# Odd Filter Question



## psulioninks (Nov 27, 2016)

Hello All,

I registered here as I have kept freshwater tanks many years ago but an not up-to-date on hardware technologies. This question has nothing to do with fish though, but I am hoping some fish experts might lend me a hand here.

I am an audiophile who collects LP records. In the past few years, some people in my hobby have started to use ultrasonic cleaning tanks as a way to clean new and used records prior to playing them.

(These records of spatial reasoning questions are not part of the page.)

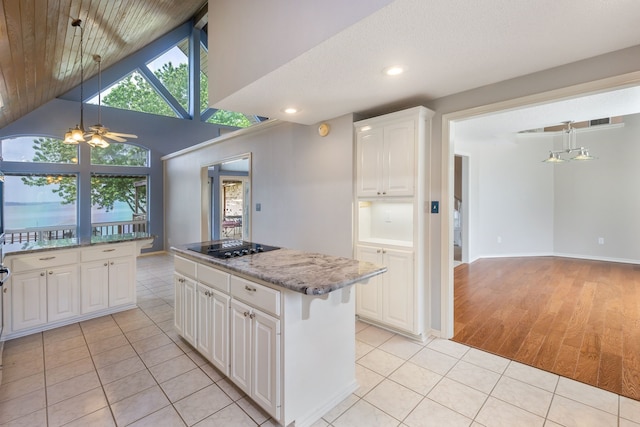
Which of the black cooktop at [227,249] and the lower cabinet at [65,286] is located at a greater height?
the black cooktop at [227,249]

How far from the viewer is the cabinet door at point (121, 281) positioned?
343 cm

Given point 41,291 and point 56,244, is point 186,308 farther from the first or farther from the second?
point 56,244

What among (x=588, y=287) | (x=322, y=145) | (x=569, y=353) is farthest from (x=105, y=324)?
(x=588, y=287)

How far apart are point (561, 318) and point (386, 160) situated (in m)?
2.62

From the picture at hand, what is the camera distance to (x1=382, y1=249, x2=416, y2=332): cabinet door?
2777 mm

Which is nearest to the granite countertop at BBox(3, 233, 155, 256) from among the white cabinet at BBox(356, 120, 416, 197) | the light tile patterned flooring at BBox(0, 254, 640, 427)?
the light tile patterned flooring at BBox(0, 254, 640, 427)

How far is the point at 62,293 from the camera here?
3.09m

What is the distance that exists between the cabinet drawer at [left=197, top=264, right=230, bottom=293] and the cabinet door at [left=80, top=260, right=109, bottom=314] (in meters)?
1.78

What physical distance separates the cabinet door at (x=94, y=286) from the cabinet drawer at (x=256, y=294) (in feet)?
7.53

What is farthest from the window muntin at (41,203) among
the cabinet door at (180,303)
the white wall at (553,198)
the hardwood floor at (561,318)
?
the white wall at (553,198)

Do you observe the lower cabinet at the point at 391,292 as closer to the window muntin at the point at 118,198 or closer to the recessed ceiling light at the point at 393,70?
the recessed ceiling light at the point at 393,70

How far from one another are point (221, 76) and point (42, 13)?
126cm

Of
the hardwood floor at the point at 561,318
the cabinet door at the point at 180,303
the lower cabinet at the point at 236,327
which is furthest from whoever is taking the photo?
the cabinet door at the point at 180,303

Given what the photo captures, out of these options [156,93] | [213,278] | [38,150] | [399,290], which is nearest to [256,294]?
[213,278]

Some have started incorporating outside power filters to help clear the tanks of debris left over from cleanings. I think it is a good concept, but these people are music people, not fish folk and I don't trust what they are doing to be the best solution.

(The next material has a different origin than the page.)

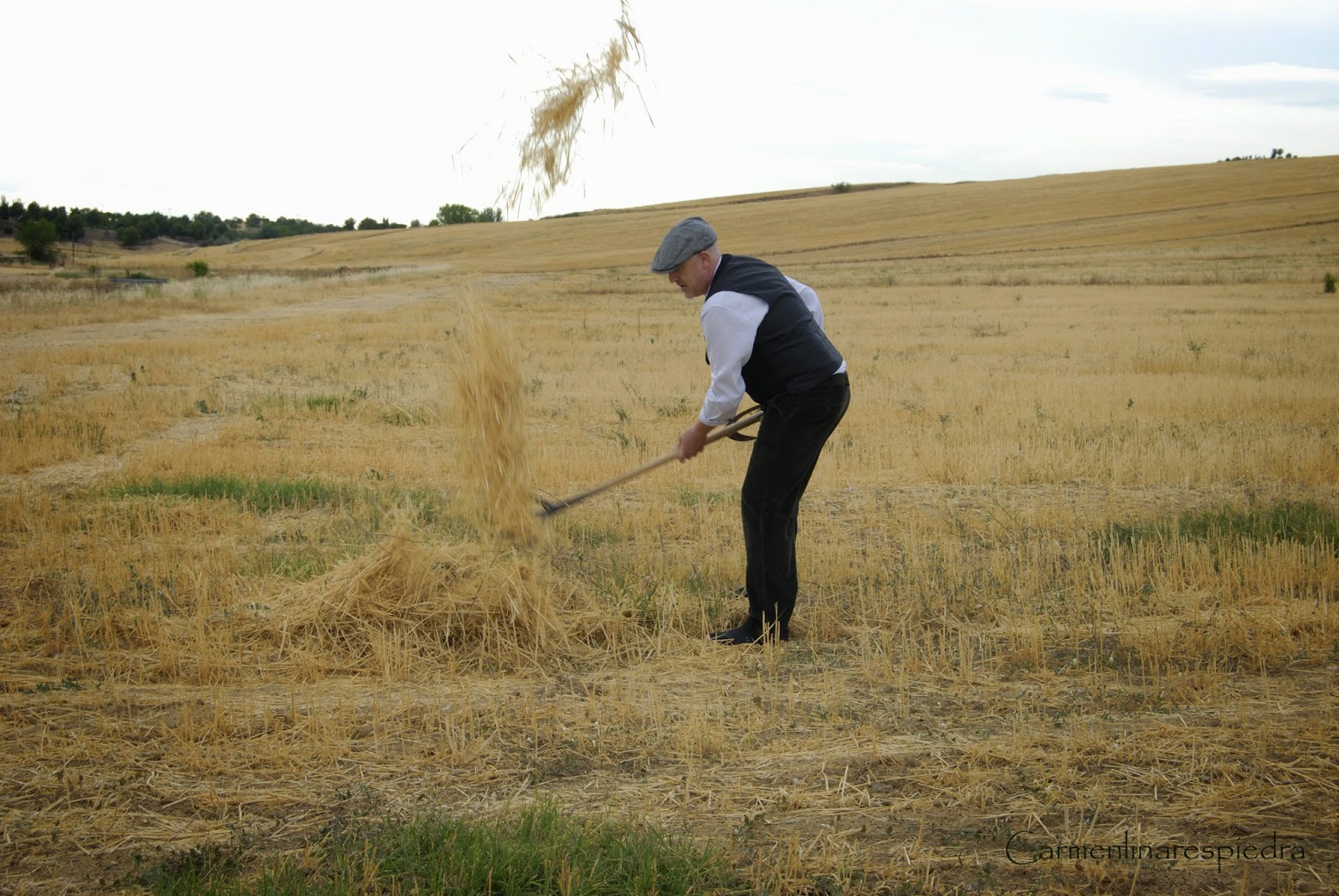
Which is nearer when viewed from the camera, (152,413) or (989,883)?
(989,883)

So...I will be using a 6 liter tank (1.6 gallons). My question is, while aquarium filters are designed to run 24/7 to help maintain the life in the tank, I only plan to run a filter for a brief period of time AFTER cleaning records (this only happens 2-3 times per week).

I've read that some filters don't need to be primed prior to starting and that some have or develop issues during power outages. Given that I only want to use a filter now and then and it's a small tank I am using, is there a certain brand or model that would be best suited to my needs? I am looking for an outside the tank filter that can hang on the edge. Right now I am looking at either the Marina S10 or AquaClear 20. Thoughts?

Thanks in advance for any help you all can provide to me!


----------



## lohachata (Jan 27, 2006)

a small internal filter would work...i would use a HOB rated at about 50-80 GPH...
each time you use it , clean it right after you are done..you shouldn't have any problems at all....
for a HOB i would suggest an Aquaclear..run it for at least 2-3 hours after using...then clean it.


----------



## emc7 (Jul 23, 2005)

A 2 gallon tank? I'd be surprised if any of filters mentions would fit it. I'd use something external you could set beside the tank like a zoomed nano. Something too strong would just push the water out of the tank. What you put in it depends on what you trying to catch. Ditch the ceramic rings, you don't need bio filter. Use sponge for debris, activated carbon for oil and grease. If you are worried about micron size crud, try a diatomaceaus earth in a pouch. How frequently do you use it and how expensive is the fluid? Might be worth just dumping the tank out, wiping the tank down and refilling.

In HOBs, the marina power filters are pretty thin and have the motor in the water for instant starts.


----------